> **Your objective**: Having located the line with "Rugby Games 的图像结果", repeat it and all remaining lines of the records exactly. Pictures do not belong in the answer.

> **Records from a dataset**:
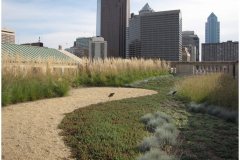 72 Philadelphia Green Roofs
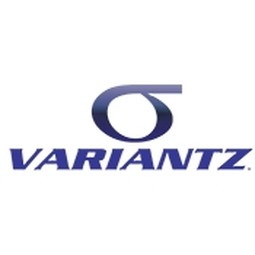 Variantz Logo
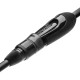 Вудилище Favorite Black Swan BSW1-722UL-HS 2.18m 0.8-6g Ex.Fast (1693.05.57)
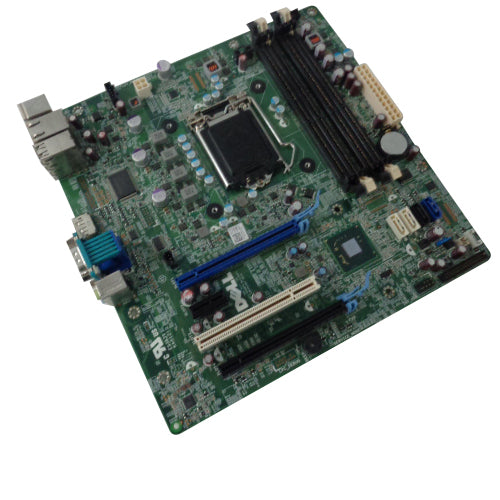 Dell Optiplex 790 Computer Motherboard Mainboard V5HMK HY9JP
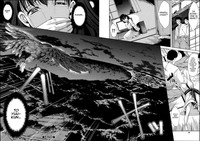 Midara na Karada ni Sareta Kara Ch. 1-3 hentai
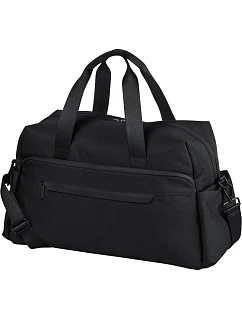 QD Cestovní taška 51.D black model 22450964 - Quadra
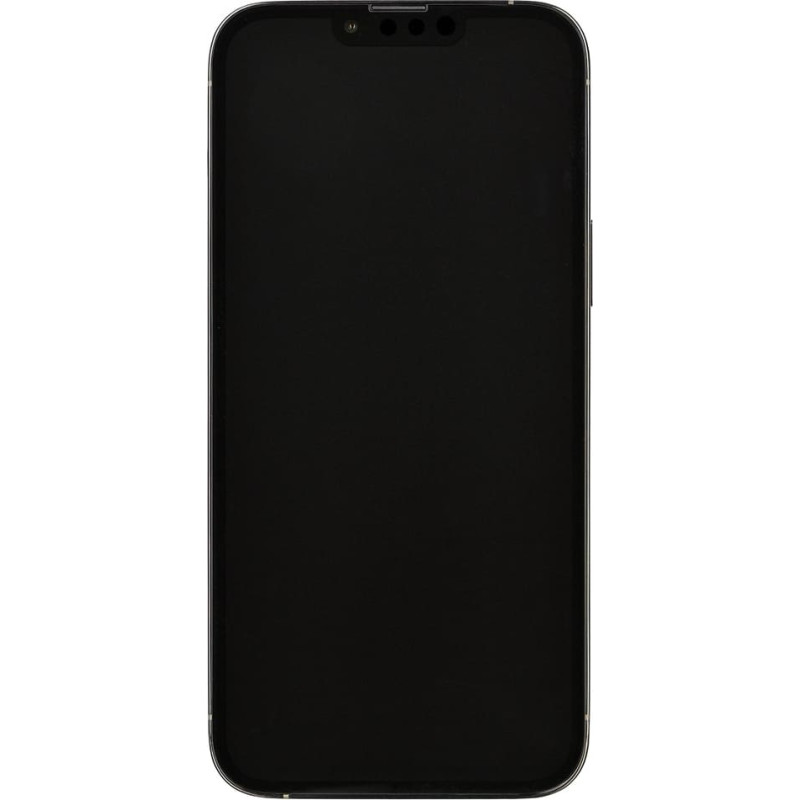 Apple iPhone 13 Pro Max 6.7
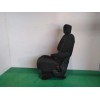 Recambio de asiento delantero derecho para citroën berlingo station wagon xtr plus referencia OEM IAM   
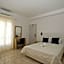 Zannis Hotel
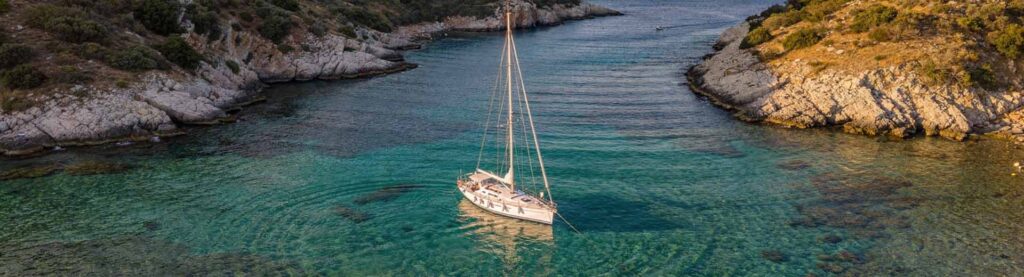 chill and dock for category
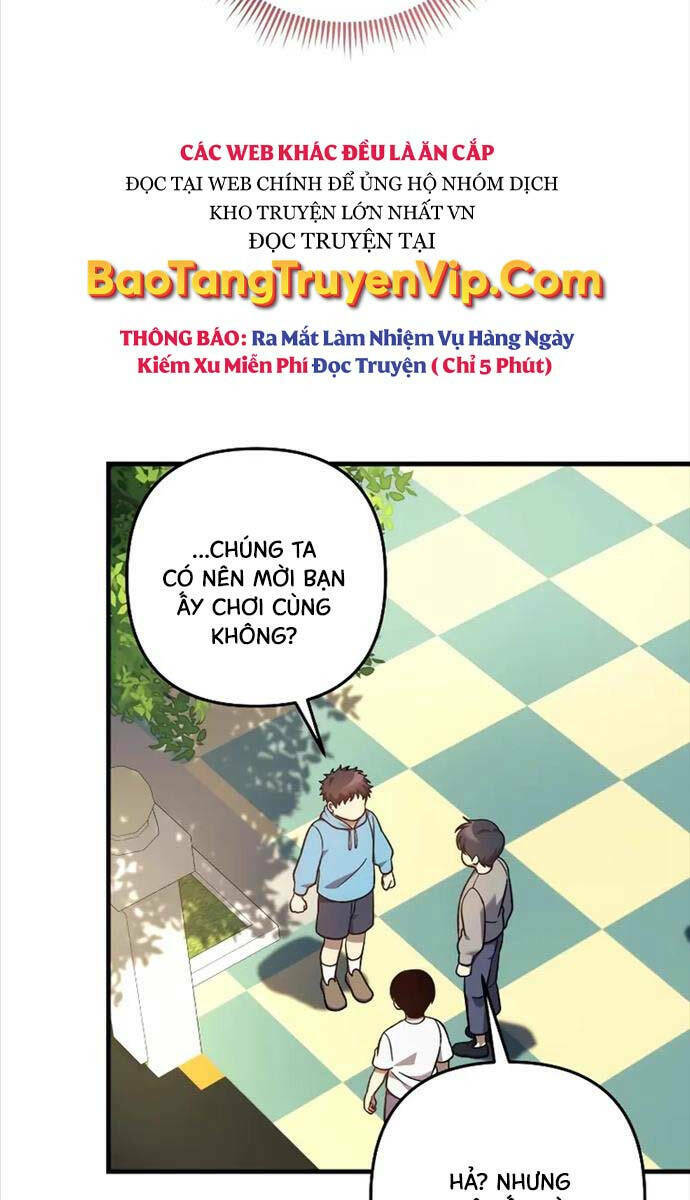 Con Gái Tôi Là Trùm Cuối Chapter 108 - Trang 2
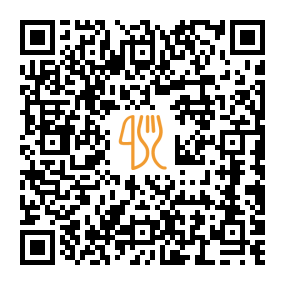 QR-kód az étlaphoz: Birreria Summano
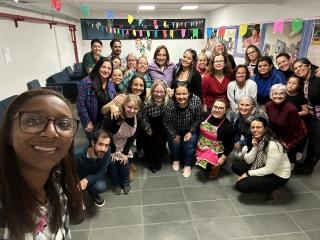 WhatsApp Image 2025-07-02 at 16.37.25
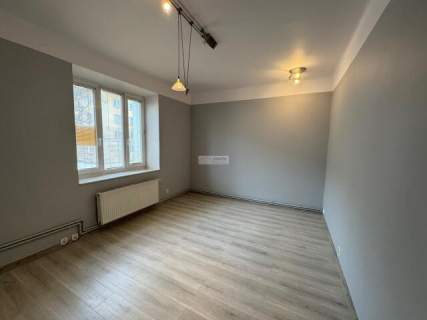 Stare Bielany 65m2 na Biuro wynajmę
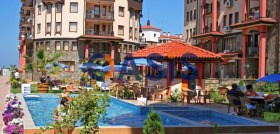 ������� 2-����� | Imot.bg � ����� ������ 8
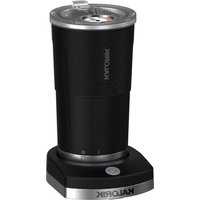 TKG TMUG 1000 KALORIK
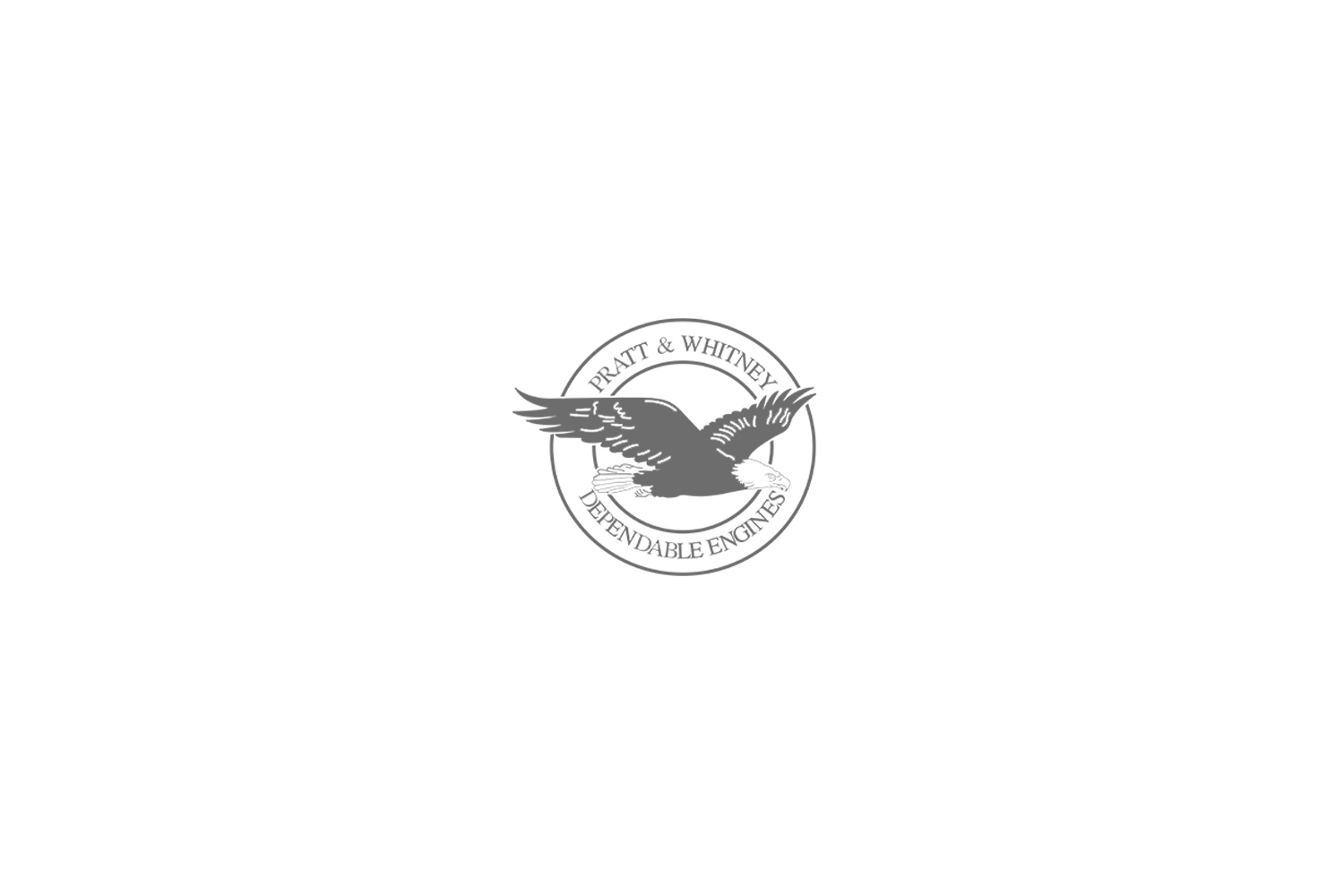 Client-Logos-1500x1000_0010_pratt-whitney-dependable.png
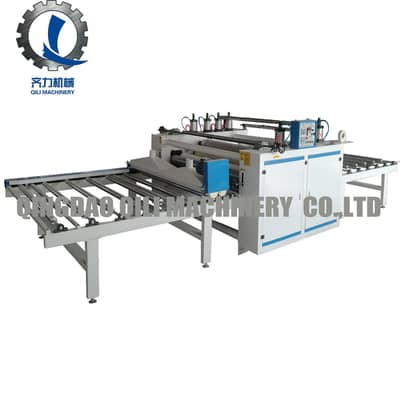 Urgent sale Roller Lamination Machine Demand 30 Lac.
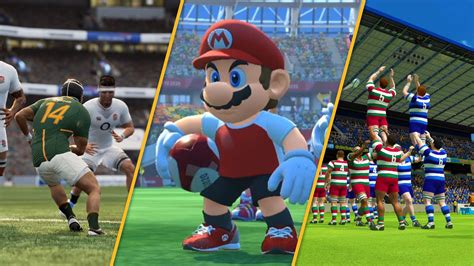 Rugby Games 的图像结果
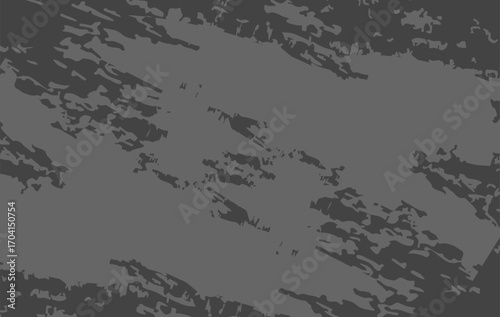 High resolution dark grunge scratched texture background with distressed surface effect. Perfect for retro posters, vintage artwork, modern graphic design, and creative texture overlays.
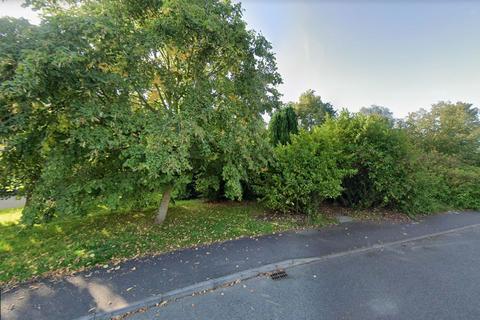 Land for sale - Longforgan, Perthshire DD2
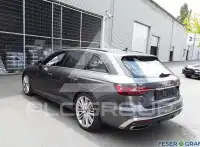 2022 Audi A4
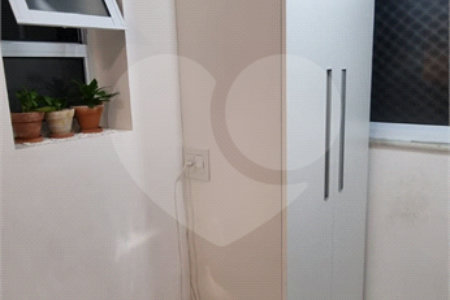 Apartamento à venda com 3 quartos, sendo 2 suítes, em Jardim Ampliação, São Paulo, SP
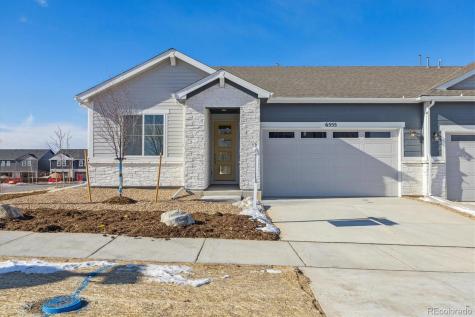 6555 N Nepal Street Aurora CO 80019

> **Exercise answer**:
 Rugby Games 的图像结果
 High resolution dark grunge scratched texture background with distressed surface effect. Perfect for retro posters, vintage artwork, modern graphic design, and creative texture overlays.
 Land for sale - Longforgan, Perthshire DD2
 2022 Audi A4
 Apartamento à venda com 3 quartos, sendo 2 suítes, em Jardim Ampliação, São Paulo, SP
 6555 N Nepal Street Aurora CO 80019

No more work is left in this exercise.